WHO announces committee to probe COVID-19 pandemic origins


    The World Health Organization (WHO) announced 26 proposed members to an advisory committee aimed to steer studies into the origin of the COVID-19 pandemic and other pathogens of epidemic potential.

    The Scientific Advisory Group for the Origins of Novel Pathogens (SAGO) marks the global health agency’s latest attempt to unravel the beginnings of the coronavirus pandemic nine months after sending experts to China. In March, the WHO had released its report on the origins of the coronavirus, with the research team listing introduction through an intermediary host followed by zoonotic transmission as “likely to very likely” the root of initial spread, and introduction through a laboratory incident as “extremely unlikely.”


    Overall, without a definitive conclusion as to how the virus made its way into the human population, the team, which comprised of international experts, had called for “a continued scientific and collaborative approach to be taken towards tracing the origins of COVID-19.”  

    “The emergence of new viruses with the potential to spark epidemics and pandemics is a fact of nature, and while SARS-CoV-2 is the latest such virus, it will not be the last,” Dr Tedros Adhanom Ghebreyesus, WHO director-general, said in a statement issued Wednesday. “Understanding where new pathogens come from is essential for preventing future outbreaks with epidemic and pandemic potential, and requires a broad range of expertise.”

    The WHO noted the dozens of proposed members were selected from a pool of over 700 applications. The 26 members have expertise in fields such as “epidemiology, animal health, ecology, clinical medicine, virology, genomics,” among others.

    “We are very pleased with the calibre of experts selected for SAGO from around the world, and look forward to working with them to make the world safer,” Tedros said.

    There will be a two-week public consultation period for the WHO to receive feedback on the proposed SAGO members and set in place modalities for its first meeting following the consultation period.


    In its capacity as an advisory body to WHO, the SAGO will advise the organization on the development of a WHO global framework to define and guide studies into the origins of emerging and re-emerging pathogens of epidemic and pandemic potential, as well as advise the WHO on prioritizing studies and field investigations into the subjects.

    In addition, the committee will provide information and opinions to assist the WHO Secretariat in the development of a detailed work plan of the SAGO. 
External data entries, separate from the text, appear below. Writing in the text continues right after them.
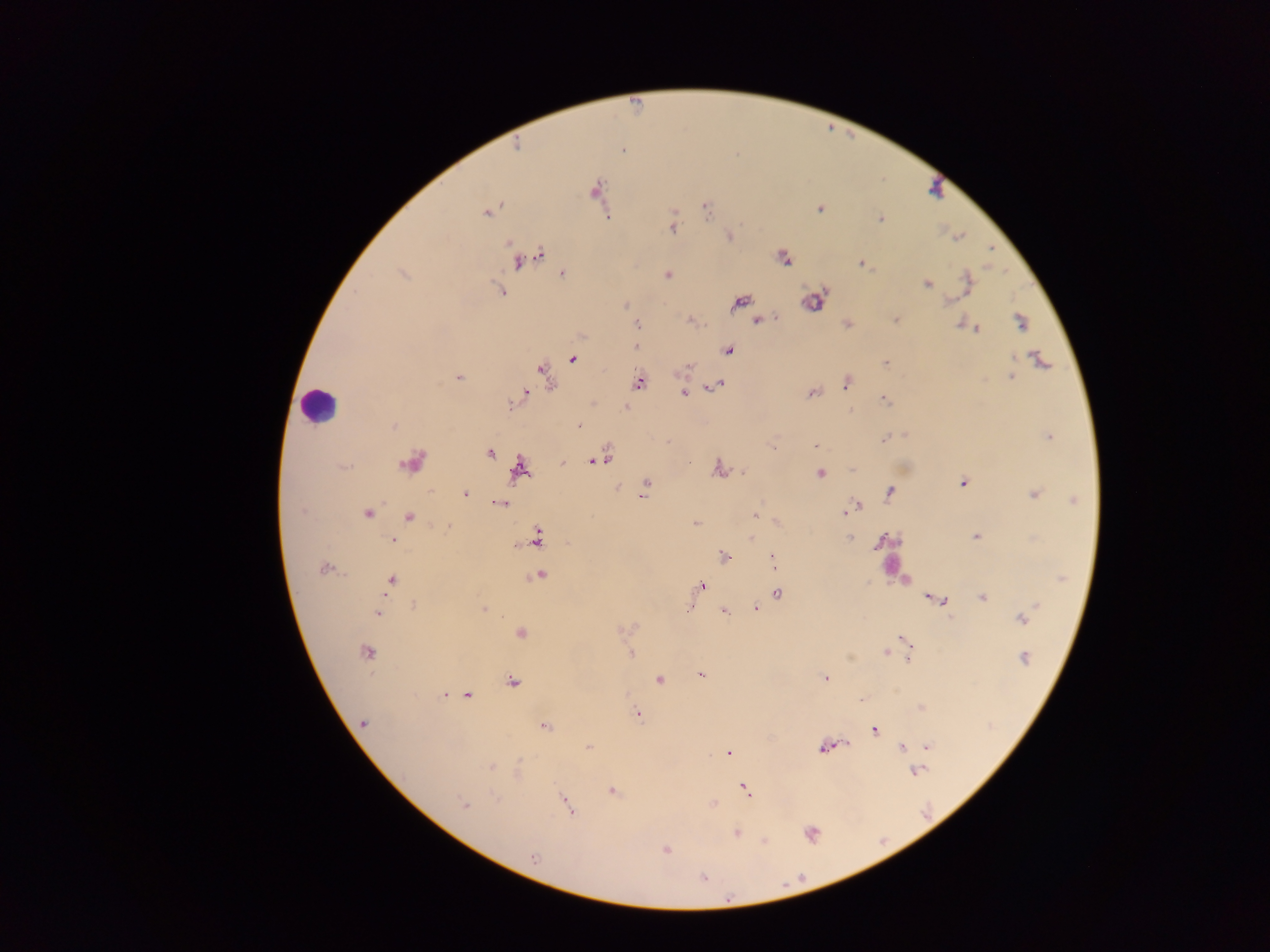

Approximate centers as x y in pixels. Malaria parasite locations: 624 152; 704 207; 819 209; 486 213; 671 214; 612 217; 880 218; 673 225; 729 237; 960 237; 507 243; 990 251; 542 254; 781 256; 517 263; 861 265; 561 272; 966 274; 668 275; 927 283; 968 288; 502 290; 948 298; 625 305; 962 318; 758 319; 689 320; 894 320; 1020 322; 639 324; 846 325; 977 328; 636 345; 728 351; 1038 357; 573 358; 884 362; 689 367; 543 373; 1011 375; 458 377; 640 382; 845 383; 721 384; 713 387; 527 392; 684 392; 810 393; 883 400; 625 407; 578 424; 393 425; 905 433; 1049 435; 884 437; 772 444; 815 445; 489 453; 608 458; 561 463; 591 464; 716 467; 850 469; 743 471; 820 472; 647 482; 961 483; 617 486; 888 492; 465 494; 1033 495; 643 496; 500 503; 859 504; 755 512; 369 514; 845 514; 694 522; 447 527; 975 535; 750 536; 849 536; 392 540; 880 540; 723 557; 773 557; 323 567; 542 575; 390 580; 703 584; 777 592; 925 597; 945 601; 1036 606; 755 607; 690 608; 485 609; 723 611; 378 613; 1021 620; 621 630; 520 632; 899 638; 630 653; 885 653; 850 656; 1023 657; 702 675; 825 677; 660 679; 513 683; 468 693; 443 695; 861 700; 639 714; 364 724; 545 725; 876 731; 844 744; 589 747; 902 747; 927 747; 820 748; 727 754; 520 761; 492 767; 612 789; 748 793; 495 797; 712 804; 466 805; 569 808; 737 833; 764 840; 666 850; 534 857. Leukocyte locations: 322 407. Collected in Ghana. Photographed through a microscope with a mobile-phone camera. One field of view. Image is 1270×952 pixels. Thick blood film.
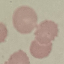
Summary:
  - Result: negative for malaria parasites
  - Image type: automatically extracted cell patch, resized to 64 × 64 pixels
  - Stain: Giemsa
  - Capture: smartphone through the microscope eyepiece
  - Preparation: thin smear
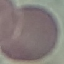
malaria status = uninfected
preparation = thin smear
capture = smartphone camera at the microscope eyepiece
stain = Giemsa
image type = automatically extracted cell patch, resized to 64 × 64 pixels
Report the malaria status of this cell.
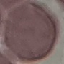
It is uninfected.

Automatically extracted cell patch, resized to 64 × 64 pixels. Thin blood smear. Photographed with a smartphone camera at the microscope eyepiece. Giemsa-stained preparation.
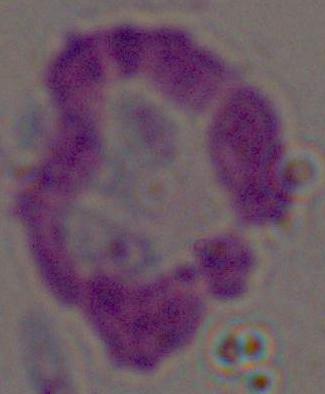

Micrograph. Captured at 1000x magnification. A white blood cell is seen.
Classify this cell by malaria status.
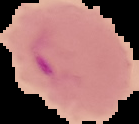

Parasitized.

From a thin blood film. The area outside the segmented cell region is set to black. Image is 139×124 pixels.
    In the context of the origins of the SARS-CoV-2 virus, the SAGO will provide the WHO Secretariat with an independent evaluation of all available scientific and technical findings from global studies and advise the WHO Secretariat regarding developing, monitoring and supporting the next series of related studies, the release reads. 
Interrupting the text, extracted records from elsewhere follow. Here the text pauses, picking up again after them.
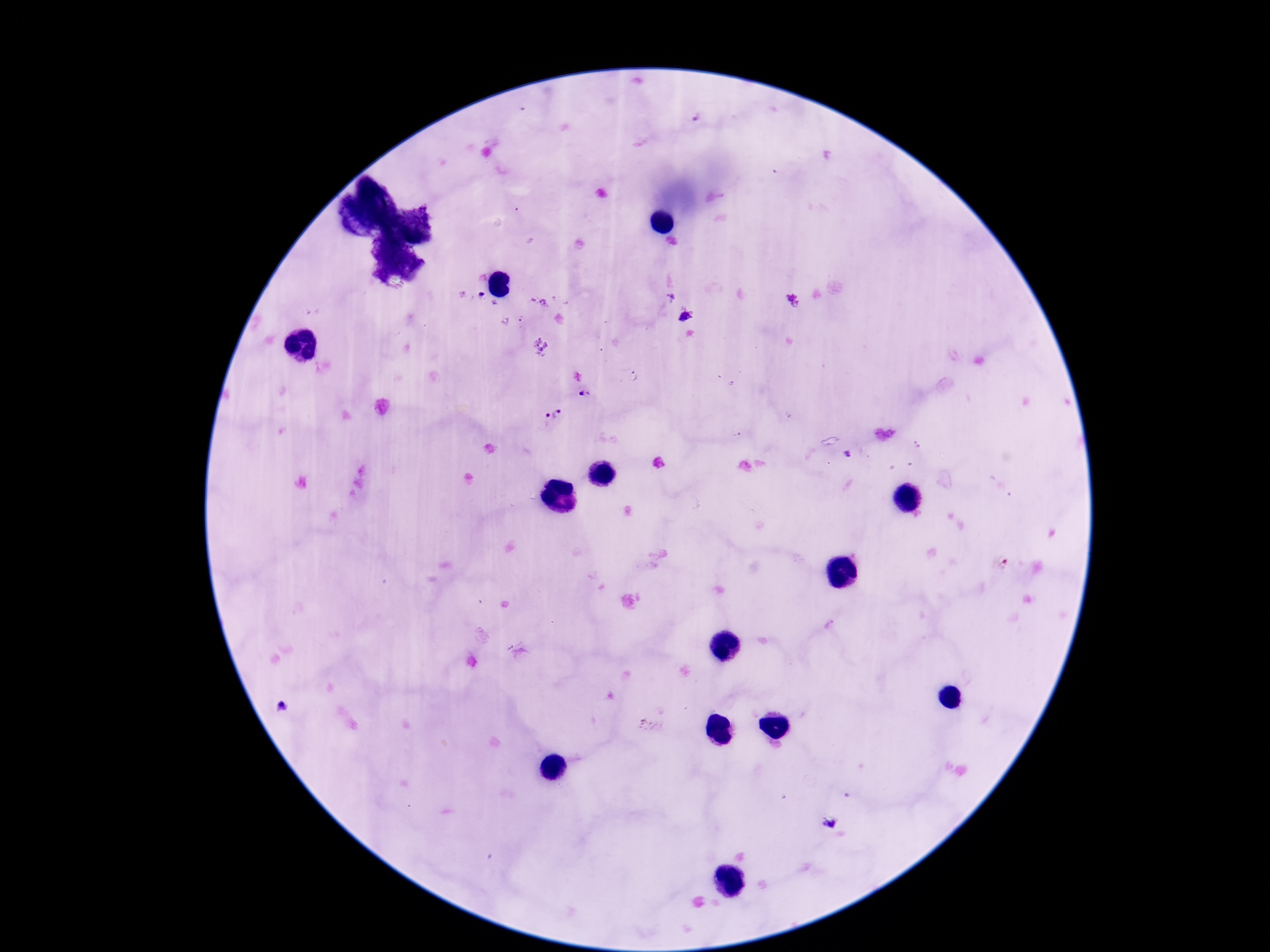
Approximate centers as {x, y} in pixels.
Summary:
  - Plasmodium parasite locations: {685, 316}, {586, 392}, {554, 415}, {829, 822}
  - Magnification: 100x
  - Patient malaria status: positive
  - Preparation: thick peripheral-blood smear
  - Capture: smartphone camera through the microscope eyepiece
  - Stain: Giemsa
  - Image size: 1270×952 pixels
  - Field of view: one from this slide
    The SAGO will provide “rapid advice” on the WHO’s operational plans to implement the next series of global studies into the origins of SARS-CoV-2, outlined in a March report. Last, the committee will provide any additional advice and support to the WHO, as requested by the WHO SAGO Secretariat, including participation in future WHO-international missions to study the origins of SARS-CoV-2 or other emerging pathogens.

    Reuters reported that the WHO launched the request for applications last August and September.


    A public list of the proposed members provided by the WHO shows that the original team of 10 international experts are listed on the committee, including Dutch virologist Marion Koopmans, Danish epidemiologist Thea Fischer, British epidemiologist John Watson, Russian researcher Vladimir Dedkov, animal health specialist Hung Nguyen of Vietnam and epidemiologist Elmoubasher Farag of Qatar.

    Any future investigations in China could potentially prove difficult as the country has repeatedly said it considers investigation of COVID-19′s origins there completed.